On appeal, Dr. Joseph Smith contends that Mr. Barnes procedurally defaulted on the only grievance that named him. We do not believe that Mr. Barnes is precluded from pursuing his § 1983 claim against Dr. Smith. By filing his November grievance, Mr. Barnes restarted the grievance process. Contrary to Dr. Smith's suggestion, moreover, Mr. Barnes did not abandon this claim by not naming Dr. Smith specifically in the latter grievance. At the time Mr. Barnes filed that grievance, the Illinois Administrative Code did not require prisoners to name the individual against whom they filed grievances or to assert specific claims against any person. See Ill. Admin. Code tit. 20 § 504.810(b). Furthermore, the November grievance broadly stated that it was "being submitted in regards to a request for [sic] for medical test and treatment. I have requested several times to be tested for Tuberculosis, H.I.V., Hepatitis, etc. for the past few years." R.53, Ex.C at 1. When we draw all reasonable inferences in favor of the plaintiff, this language does not indicate, as Dr. Smith submits, that his name was "intentionally omitted from" that grievance. Appellee Br. of Dr. Smith at 13. Rather, the language encompasses the alleged past failure of Dr. Smith to respond to Mr. Barnes' request for a hepatitis test and treatment. Therefore, Mr. Barnes may pursue his § 1983 claims against Dr. Smith in federal court.

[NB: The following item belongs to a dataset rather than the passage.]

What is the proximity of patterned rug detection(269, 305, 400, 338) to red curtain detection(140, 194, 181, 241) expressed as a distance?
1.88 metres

As a final matter, defendants Michael Krolikiewicz, Officer Schonaur and Officer Ruffin submit that Mr. Barnes' allegation that they had displayed deliberate indifference to his medical needs should be dismissed on its merits because they played no role in his medical care. This submission is premature because the district court did not reach the merits of Mr. Barnes' suit. Such a merits inquiry should be addressed by the trial court in the first instance.
For the foregoing reasons, we reverse the judgment of the district court and remand the case for proceedings consistent with this opinion.
REVERSED and REMANDED.
The director of Stateville issued a final decision on December 5, 2003, denying Mr. Barnes' grievanceSee infra note 2.
The defendants submit that Mr. Barnes failed to exhaust the prison grievance system related to his present § 1983 claims before amending his complaint because he had not yet received a final denial of his grievanceSee Ford v. Johnson, 362 F.3d 395, 398-99 (7th Cir.2004) (holding that prisoner could not bring suit under § 1983 until after the prison administrative review board had issued its decision). Specifically, after Mr. Barnes filed his amended complaint, the director of Stateville issued a final decision on December 5, 2003, denying his grievance. The defendants concede, however, that they did not inform the district court of this final decision or specifically argue a lack of final disposition of Mr. Barnes' grievance. Because the defendants raise this argument for the first time on appeal, we deem it to be waived. See Perry v. Sullivan, 207 F.3d 379, 383 (7th Cir.2000).